Happy Veteran’s Day!
And while I’m at it, Happy Birthday to Kurt Vonnegut. Those of you "in the know" are probably aware that he was in Dresden during the firebombing in World War Two. That event was the nucleus of his novel Slaughterhouse-Five.
Veteran’s Day has pretty much lost its meaning around here. Schools were open all week this week, trash was picked up, the only thing we lost was mail delivery. I suppose we could complain that that’s pretty much the case for every holiday nowadays, that they’ve all lost meaning. Christmas is too commercial, Labor Day is just another day off, Memorial Day? Well, at least it’s the unofficial start of summer, I guess.

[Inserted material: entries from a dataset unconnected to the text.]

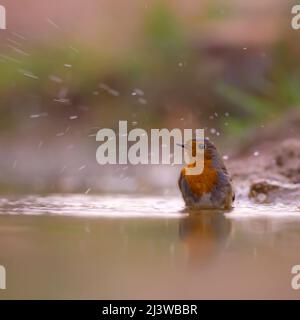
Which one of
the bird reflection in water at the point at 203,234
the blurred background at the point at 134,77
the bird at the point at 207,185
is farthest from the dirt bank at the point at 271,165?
the bird reflection in water at the point at 203,234

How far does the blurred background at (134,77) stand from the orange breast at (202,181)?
1.53 metres

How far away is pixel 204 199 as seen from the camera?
13.3 feet

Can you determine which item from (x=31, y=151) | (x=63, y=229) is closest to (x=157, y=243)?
(x=63, y=229)

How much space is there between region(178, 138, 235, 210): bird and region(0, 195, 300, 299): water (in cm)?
10

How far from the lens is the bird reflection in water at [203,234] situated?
282 cm

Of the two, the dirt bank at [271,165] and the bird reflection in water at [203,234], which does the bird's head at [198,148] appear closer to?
the bird reflection in water at [203,234]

I remember reading something awhile back about how the kids today don’t respect anything, times have changed, society is crumbling, blah de blah de blah, and of course the quote goes back to ancient Greece. But I’m talking about something more specific; the meaning of some of our holidays. Yes, Christmas is terribly commercialized. But it also still (for me, at least) manages to retain its core of good will towards others. Thanksgiving still holds its shape as a time for families to get together and share in a feast. Now, as I’m reflecting on it, it seems to be the truly patriotic holidays that are fading away: Veteran’s Day, Memorial Day, Independence Day ("Celebrate the freedom of your nation by blowing up a small piece of it"—Apu N.), Presidents Day—and don’t get me started on that one—so what does that add up to? Is America starting to crumble as a nation? Is this a symptom of the coming dissolution of our nation?